→ **What is needed**
In the article on agile transformation, list every number written in digits, in the order in which each appears.

# START OF Passage provided

Agile Transformation in Organizations that Suck

First published in The Agile Zone, 4 October 2013

“The fastest way to succeed is to look as if you’re playing by somebody else’s rules, while quietly playing by your own”

- Michael Korda

When Transformation Goes Wrong

The failure of the UK Government’s flagship agile project has raised questions about just how “agile” it really was. I've blogged some thoughts on this matter and, along with others, I've indicated that the main contributing factor to the Universal Credit debacle may have been inappropriate procurement. This would make it one of several recurring issues to have affected public bodies that are supposedly in transition to agile ways of working. In fact, Universal Credit is just one example of how large organizations are bounced into paying lip service to the paean of agility, when they lack the skills and cultural grit to effect the necessary components of change. In my experience the rate of genuine agile transformation in such places can be 10 times slower than elsewhere. Transitions that might take 2 to 3 years may, I suppose, end up taking 20 to 30 years… if indeed they ever really happen at all. In this article we’ll look at how agile adoption can be nurtured in these environments and brought to fruition.

The public sector has a reputation for being the graveyard of many an agile coach. Yet similar problems can afflict large commercial enterprises too. The cultural barriers to agile adoption are common ones and are essentially a function of organizational culture and scale. In truth we should define the transformation problem in a more general sense of bureaucratic impairment. Bureaucracies militate against reform and intimidate those who would bring about change, something which is true regardless of the sector involved. This is a well-known issue and it has made Dilbert the alter-ego of us all.

Yet as agile coaches and change agents, we have to take the rough with the smooth when it comes to agile adoption. Some clients make cheering progress while others, particularly those at scale, advance at a glacial pace and with many false starts. We cannot sit at our desks, discouraged and reluctant to engage. They are clients after all and they need our help. In short, we must be prepared to facilitate agile transformation in organizations that suck.

# END OF Passage provided
# START OF Collected data

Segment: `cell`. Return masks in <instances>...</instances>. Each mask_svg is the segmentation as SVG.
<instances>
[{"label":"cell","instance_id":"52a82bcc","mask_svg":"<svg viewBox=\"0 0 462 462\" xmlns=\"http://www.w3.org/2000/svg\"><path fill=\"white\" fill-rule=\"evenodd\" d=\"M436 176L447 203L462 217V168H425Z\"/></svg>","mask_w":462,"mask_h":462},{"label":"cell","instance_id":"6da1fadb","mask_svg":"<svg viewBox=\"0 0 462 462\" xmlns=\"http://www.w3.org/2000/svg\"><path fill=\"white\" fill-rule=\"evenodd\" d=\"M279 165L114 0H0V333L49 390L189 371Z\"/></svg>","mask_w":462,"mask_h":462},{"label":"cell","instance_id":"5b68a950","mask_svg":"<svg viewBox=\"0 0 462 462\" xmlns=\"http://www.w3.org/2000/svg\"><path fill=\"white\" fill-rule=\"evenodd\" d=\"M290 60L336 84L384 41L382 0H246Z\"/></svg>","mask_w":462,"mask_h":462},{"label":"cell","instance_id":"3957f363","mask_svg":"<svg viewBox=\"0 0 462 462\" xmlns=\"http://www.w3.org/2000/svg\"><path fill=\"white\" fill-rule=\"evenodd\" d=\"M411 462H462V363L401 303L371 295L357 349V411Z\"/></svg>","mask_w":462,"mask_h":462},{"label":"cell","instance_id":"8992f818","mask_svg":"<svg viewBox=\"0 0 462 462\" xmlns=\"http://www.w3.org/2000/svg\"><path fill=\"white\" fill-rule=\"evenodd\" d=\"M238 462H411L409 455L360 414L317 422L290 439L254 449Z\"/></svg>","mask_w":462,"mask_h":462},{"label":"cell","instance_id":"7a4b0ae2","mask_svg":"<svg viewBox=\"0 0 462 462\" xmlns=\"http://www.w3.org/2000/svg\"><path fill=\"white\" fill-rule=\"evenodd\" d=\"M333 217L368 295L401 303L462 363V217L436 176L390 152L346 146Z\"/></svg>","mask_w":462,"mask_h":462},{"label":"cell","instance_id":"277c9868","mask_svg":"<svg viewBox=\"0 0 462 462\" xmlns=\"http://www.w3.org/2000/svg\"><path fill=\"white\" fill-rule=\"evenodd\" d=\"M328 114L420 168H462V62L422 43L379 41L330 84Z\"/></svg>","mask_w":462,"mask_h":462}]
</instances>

# END OF Collected data

→ **Exercise result**
4, 2013, 10, 2, 3, 20, 30